The December Washington Post/ABC poll :
60% of all adults oppose (60% to 34%)
57% of registered voters oppose (57% to 36%)
68% of Democratic voters oppose (68% to 26%)
54% of Republican voters oppose (54% to 40%)
56% of Independents oppose (56% to 36%)
65% of liberals oppose (65% to 29%)
57% of moderates oppose (57% to 38%
58% of conservatives oppose (58% to 33%)
It would appear that Americans across the board can see with their own eyes the reality that returning Congressman Alan Grayson pointed out in his recent DU post: that the current CPI calculation methodology ALREADY UNDERSTATES inflation.
It would appear Americans are unwilling to be fooled again by those who believe they can dress up the slashing of earned benefits as "technical" accounting adjustments.
That scam has been long ago exposed: A few years after the Boskin Commission slashed SS benefits by rigging CPI to understate inflation, Greg Mankiw, chairman of George W. Bushs Council of Economic Advisers from 2001-2003, seeing no reason at the time to continue the charade, publicly admitted the truth everyone already knew: The debate about the CPI was really a political debate about how, and by how much, to cut real entitlements.
On the issue cutting Social Security by means of again cooking the CPI calculation books, Americans across the board are in agreement, with the House Progressive Caucus, with the AFL-CIO, the AARP , MoveOn.org, Disabled American Veterans.
This appears to be a defining moment.
■ ■ ■ ■ ■
### Required tasks
1. For the text on the CPI poll, decide whether each statement below agrees with it. Answer yes or no for each, and quote the words from the text that settle it.
(a) In the poll, 68% of Democratic voters were opposed.
(b) Greg Mankiw chaired the Council of Economic Advisers from 2001 to 2003.
(c) Republican voters were opposed by a larger share than Independents.
2. Reproduce word for word the part of the text on the CPI poll that opens with the words "The December Washington" and closes with "(68% to 26%)".

[Image and question material]
■ ■ ■ ■ ■
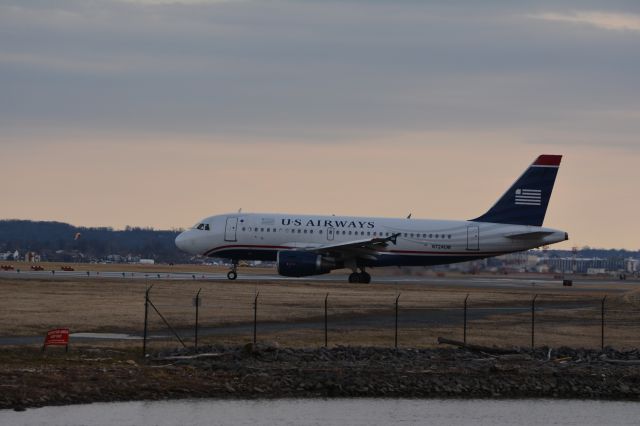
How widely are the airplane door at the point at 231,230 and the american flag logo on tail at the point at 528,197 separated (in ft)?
55.7

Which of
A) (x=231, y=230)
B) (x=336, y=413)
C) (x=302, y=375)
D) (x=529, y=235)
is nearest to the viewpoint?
(x=336, y=413)

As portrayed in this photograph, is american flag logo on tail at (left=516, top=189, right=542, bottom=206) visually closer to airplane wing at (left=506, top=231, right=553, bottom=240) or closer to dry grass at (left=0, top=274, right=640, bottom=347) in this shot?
airplane wing at (left=506, top=231, right=553, bottom=240)

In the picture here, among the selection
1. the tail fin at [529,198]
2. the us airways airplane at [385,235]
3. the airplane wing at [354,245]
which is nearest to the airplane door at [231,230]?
the us airways airplane at [385,235]

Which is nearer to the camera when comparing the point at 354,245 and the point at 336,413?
the point at 336,413

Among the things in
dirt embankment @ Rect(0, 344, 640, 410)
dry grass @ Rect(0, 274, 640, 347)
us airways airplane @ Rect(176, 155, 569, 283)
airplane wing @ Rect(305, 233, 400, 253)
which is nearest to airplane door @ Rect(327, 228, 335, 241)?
us airways airplane @ Rect(176, 155, 569, 283)

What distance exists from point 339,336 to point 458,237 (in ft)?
106

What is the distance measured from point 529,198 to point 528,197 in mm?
85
■ ■ ■ ■ ■
### Task-by-task results
1.
(a) Yes: "68% of Democratic voters oppose (68% to 26%)"
(b) Yes: "chairman of George W. Bushs Council of Economic Advisers from 2001-2003"
(c) No: "54% of Republican voters oppose (54% to 40%)" and "56% of Independents oppose (56% to 36%)"

2.
The December Washington Post/ABC poll :
60% of all adults oppose (60% to 34%)
57% of registered voters oppose (57% to 36%)
68% of Democratic voters oppose (68% to 26%)